Affecting one in 100,000 people, Hurler’s syndrome is a rare genetic disorder where the enzyme (alpha-L-iduronidase), which normally breaks down the mucopolysaccharides dermatan and heparin sulphate, is missing. These mucopolysaccharides build up in all tissues in the body causing progressive deterioration and eventual death. The disease was first described in 1919 in Germany by Dr.

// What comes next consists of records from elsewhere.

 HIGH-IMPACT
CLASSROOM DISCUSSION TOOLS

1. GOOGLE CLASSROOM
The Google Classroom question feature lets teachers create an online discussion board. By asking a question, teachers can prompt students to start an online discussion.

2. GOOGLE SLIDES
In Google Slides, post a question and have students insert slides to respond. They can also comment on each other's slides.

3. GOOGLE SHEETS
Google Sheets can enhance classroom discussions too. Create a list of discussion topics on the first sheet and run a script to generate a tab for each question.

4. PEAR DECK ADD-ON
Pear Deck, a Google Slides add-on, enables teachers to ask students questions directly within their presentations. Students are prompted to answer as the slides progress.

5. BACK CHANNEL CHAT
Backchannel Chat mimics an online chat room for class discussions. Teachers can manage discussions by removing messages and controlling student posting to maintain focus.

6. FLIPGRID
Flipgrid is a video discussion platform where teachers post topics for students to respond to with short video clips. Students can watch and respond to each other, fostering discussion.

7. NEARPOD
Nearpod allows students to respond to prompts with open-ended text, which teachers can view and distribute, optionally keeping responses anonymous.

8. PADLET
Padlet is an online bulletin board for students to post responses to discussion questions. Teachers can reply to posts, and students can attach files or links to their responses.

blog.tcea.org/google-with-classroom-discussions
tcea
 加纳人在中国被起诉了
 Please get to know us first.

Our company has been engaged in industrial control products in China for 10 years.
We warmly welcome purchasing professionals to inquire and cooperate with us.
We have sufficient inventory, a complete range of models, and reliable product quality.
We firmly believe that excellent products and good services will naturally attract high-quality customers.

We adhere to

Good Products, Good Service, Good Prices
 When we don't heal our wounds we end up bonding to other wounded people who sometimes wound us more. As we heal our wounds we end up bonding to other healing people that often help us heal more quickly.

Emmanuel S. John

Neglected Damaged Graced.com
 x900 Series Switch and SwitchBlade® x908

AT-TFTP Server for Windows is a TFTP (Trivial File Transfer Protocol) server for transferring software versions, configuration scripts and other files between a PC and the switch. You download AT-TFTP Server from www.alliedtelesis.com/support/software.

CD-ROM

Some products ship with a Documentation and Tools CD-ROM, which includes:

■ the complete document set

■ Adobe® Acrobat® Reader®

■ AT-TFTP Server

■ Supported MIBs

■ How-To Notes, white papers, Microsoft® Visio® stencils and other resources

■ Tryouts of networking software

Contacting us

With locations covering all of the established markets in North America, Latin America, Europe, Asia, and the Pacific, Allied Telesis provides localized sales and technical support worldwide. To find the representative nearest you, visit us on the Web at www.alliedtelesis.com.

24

Gertrud Hurler.
Hurler’s syndrome babies often develop normally during the first year, but as the storage material (mucopolysaccharides) start to build up, the symptoms begin to appear. Early symptoms include frequent colds and ear infections. Hurler’s children will, without therapy, experience profound mental retardation, coarse facial features and excessive hair growth, vision problems (due to clouded cornea), and severe heart problems (as the coronary arteries narrow and the heart valves thicken). Other symptoms may include carpal tunnel syndrome, curvature of the spine, frequent runny nose, hernias, and hearing loss. Most patients die of heart failure between the ages of 5 and 10.
Because Hurler’s syndrome is genetic, it is difficult to cure. Current approaches to Hurler’s syndrome include genetic counseling for parents who are carriers of the disease, and improvements in early detection of the disease in unborn children (Hurler’s can be detected with amniocentesis early in the second trimester). For Hurler’s syndrome patients, a variety of treatments have been tried. The goal of treatment is to get the missing enzyme into the body. While the enzyme is now FDA-approved and available, studies have shown this doesn’t move into the brain well enough to prevent the neurologic aspects of the disease.
To introduce alpha-L-iduronidase into the body, both gene therapy and blood, marrow or cord blood transplants are being explored. In gene therapy, researchers use a virus to place the gene that produces alpha-L-iduronindase into the patient’s cells. Transplants are performed to provide cells producing enzyme through the growth of normal, healthy blood cells. These blood cells appear to provide enzyme to other cells of the brain, preserving neurologic function. However, the enzyme does not appear to penetrate into the brain. Following successful transplant, patients do not suffer cardiac deterioration, and the accumulated mucopolysaccharides in the liver, lungs, and marrow slowly disappear. Vision and hearing generally improve post transplant, as well. Though the mental retardation does not progress, the patient’s IQ will typically stabilize. Thus the most successful transplants are those that are performed as soon as possible after diagnosis. Transplants performed after age 2 have disappointment results, because a BMT cannot repair the considerable amount of damage already done.
Because older patients and those with prior lung problems do particularly poorly with transplant, the use of enzyme therapy prior to transplantation may be advantageous. The University of Minnesota has pioneered a study to test the use of enzyme prior to transplant, which is currently enrolling patients.